Sunday, July 26, 2015

8337 - Privacy not fundamental right, govt tells Supreme Court

In the ongoing hearing on petitions against the unique identification project, or Aadhaar scheme, the Narendra Modi-led government on Wednesday told the Supreme Court that the Constitution does not envisage privacy as a fundamental right.
By: fe Bureau | July 23, 2015 1:03 am

In the ongoing hearing on petitions against the unique identification project, or Aadhaar scheme, the Narendra Modi-led government on Wednesday told the Supreme Court that the Constitution does not envisage privacy as a fundamental right.

Attorney-general Mukul Rohatgi told a bench headed by justice J Chelameswar that the Constitution does not confer the right to privacy to citizens and referred an SC verdict delivered in the 1950s in which an eight-judge bench had held that the right to privacy was not a fundamental right.

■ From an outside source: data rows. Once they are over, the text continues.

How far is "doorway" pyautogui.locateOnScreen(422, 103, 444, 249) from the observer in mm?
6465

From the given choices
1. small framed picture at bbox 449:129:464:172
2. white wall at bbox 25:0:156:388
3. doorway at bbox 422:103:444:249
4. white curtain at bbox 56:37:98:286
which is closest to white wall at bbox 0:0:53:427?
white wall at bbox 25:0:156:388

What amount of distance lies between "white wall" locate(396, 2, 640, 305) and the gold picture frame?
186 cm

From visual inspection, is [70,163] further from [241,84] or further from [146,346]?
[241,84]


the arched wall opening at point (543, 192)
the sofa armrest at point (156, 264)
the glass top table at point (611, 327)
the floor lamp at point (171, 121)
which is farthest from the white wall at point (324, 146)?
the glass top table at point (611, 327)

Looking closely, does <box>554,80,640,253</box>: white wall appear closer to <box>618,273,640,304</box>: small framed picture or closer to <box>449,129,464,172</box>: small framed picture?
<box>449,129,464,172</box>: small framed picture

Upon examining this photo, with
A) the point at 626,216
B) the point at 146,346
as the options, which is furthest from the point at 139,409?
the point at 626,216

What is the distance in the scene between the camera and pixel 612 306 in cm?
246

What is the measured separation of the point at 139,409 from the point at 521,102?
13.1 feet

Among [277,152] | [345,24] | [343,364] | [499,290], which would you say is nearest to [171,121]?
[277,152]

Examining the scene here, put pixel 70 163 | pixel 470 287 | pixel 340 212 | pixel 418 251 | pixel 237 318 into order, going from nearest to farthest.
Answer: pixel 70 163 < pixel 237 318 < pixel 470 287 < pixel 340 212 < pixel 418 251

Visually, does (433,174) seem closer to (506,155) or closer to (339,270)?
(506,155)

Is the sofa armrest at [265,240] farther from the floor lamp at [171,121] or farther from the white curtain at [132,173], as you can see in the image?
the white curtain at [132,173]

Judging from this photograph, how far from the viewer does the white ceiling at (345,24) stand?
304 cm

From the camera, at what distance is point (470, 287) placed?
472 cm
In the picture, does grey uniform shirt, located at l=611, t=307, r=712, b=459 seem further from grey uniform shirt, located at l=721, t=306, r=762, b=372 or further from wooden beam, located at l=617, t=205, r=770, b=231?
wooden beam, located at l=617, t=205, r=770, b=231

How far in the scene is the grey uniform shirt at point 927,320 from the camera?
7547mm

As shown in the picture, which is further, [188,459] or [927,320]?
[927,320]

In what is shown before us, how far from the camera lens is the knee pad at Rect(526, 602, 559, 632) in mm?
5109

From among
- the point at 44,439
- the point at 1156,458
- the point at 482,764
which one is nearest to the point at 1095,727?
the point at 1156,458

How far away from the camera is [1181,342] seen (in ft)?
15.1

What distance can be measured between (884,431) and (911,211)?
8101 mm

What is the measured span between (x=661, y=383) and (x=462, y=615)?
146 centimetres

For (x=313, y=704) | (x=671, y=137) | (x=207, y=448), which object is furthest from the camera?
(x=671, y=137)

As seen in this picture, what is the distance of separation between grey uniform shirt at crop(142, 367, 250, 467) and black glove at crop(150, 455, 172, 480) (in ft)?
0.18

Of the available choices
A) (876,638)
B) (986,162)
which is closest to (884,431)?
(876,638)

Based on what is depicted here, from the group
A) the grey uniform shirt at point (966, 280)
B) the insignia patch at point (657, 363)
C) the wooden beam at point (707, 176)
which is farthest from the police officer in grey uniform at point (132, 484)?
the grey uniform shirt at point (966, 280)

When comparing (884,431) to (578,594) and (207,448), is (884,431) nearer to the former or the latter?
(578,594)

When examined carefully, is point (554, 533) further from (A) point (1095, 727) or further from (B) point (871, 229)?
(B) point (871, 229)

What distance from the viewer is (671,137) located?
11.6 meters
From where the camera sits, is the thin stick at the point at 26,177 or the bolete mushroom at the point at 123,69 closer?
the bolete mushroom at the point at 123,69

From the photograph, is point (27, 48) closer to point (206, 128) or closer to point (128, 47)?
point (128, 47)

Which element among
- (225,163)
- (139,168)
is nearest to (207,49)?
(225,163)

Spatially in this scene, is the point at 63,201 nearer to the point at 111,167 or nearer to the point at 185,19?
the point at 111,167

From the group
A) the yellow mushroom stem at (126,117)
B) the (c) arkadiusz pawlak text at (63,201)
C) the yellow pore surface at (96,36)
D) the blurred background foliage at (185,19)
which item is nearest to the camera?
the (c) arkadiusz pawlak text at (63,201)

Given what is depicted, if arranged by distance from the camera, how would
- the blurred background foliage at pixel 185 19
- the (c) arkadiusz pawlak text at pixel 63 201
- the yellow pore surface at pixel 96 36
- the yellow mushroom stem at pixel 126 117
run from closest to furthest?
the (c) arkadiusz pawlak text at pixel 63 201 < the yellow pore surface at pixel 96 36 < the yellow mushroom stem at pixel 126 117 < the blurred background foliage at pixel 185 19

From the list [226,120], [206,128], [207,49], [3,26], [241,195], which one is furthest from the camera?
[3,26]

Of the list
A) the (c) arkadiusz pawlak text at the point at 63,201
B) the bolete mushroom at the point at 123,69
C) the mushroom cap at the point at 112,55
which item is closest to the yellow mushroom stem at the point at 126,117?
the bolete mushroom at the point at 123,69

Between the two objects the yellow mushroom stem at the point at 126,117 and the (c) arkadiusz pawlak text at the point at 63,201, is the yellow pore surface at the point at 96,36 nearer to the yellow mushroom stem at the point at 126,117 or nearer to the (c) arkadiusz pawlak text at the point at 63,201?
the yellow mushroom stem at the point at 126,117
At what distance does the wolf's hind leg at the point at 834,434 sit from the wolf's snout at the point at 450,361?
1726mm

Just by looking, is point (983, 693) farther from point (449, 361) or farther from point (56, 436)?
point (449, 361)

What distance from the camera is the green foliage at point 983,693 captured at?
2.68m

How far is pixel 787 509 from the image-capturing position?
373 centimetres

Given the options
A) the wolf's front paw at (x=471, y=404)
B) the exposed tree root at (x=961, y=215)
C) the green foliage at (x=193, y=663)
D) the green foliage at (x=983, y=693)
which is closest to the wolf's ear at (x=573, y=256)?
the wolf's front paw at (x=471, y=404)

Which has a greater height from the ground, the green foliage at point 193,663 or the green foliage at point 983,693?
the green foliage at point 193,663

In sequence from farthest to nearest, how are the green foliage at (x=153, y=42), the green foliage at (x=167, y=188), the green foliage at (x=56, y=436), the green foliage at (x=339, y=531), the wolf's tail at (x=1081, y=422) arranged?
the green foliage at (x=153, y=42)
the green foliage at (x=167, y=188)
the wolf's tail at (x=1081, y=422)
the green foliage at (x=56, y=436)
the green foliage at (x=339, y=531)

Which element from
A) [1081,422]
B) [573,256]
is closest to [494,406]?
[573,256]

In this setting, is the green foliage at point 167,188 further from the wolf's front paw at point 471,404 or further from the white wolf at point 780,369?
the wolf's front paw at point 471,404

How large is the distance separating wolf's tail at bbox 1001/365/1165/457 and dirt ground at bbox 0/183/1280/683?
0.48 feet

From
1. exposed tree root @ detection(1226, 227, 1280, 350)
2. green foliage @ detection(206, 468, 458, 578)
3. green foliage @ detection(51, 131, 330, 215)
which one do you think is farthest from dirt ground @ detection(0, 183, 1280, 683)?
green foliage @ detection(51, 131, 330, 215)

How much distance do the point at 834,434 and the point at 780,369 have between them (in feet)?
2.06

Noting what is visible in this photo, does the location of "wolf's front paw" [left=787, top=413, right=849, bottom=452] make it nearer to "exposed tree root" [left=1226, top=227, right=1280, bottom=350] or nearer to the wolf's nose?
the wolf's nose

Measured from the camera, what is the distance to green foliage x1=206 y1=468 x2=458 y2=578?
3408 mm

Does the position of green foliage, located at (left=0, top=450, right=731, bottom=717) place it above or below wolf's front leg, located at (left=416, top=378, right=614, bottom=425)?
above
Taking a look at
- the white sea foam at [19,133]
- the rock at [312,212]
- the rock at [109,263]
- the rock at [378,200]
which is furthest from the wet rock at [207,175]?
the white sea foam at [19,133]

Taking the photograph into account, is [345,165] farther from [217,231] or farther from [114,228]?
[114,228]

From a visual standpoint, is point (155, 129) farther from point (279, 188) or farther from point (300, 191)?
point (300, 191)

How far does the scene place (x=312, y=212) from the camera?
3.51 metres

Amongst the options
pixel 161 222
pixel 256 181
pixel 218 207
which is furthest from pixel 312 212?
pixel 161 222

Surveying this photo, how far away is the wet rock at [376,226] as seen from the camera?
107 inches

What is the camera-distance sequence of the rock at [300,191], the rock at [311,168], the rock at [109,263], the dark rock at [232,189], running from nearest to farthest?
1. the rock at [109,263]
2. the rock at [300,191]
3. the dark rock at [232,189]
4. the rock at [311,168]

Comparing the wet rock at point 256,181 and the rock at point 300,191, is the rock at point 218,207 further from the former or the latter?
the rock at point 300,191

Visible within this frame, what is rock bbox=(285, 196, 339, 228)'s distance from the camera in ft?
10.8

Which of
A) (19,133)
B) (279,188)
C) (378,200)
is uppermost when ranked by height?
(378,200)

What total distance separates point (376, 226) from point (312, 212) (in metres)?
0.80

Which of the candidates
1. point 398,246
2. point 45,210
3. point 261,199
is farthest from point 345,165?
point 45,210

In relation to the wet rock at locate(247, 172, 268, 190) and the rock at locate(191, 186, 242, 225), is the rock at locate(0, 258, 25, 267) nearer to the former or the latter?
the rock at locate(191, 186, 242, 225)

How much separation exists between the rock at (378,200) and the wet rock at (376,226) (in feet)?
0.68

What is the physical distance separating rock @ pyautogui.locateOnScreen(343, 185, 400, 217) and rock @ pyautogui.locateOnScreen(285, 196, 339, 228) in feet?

“Constitution-makers did not intend to make right to privacy a fundamental right,” he said, citing previous judgements of the apex court.

Pointing to the wide divergence of views on privacy in the past verdicts of the apex court, Rohatgi urged the three-judge bench hearing the case to refer the petitions challenging the Aadhaar scheme to a Constitution bench.

The bench indicated that it may refer the issue to a larger bench. “We are inclined to refer it to the larger Constitution bench” justice Chelameswar observed as Rohatgi told the court that the challenge to the Aadhaar scheme was primarily on the grounds of the violation of privacy.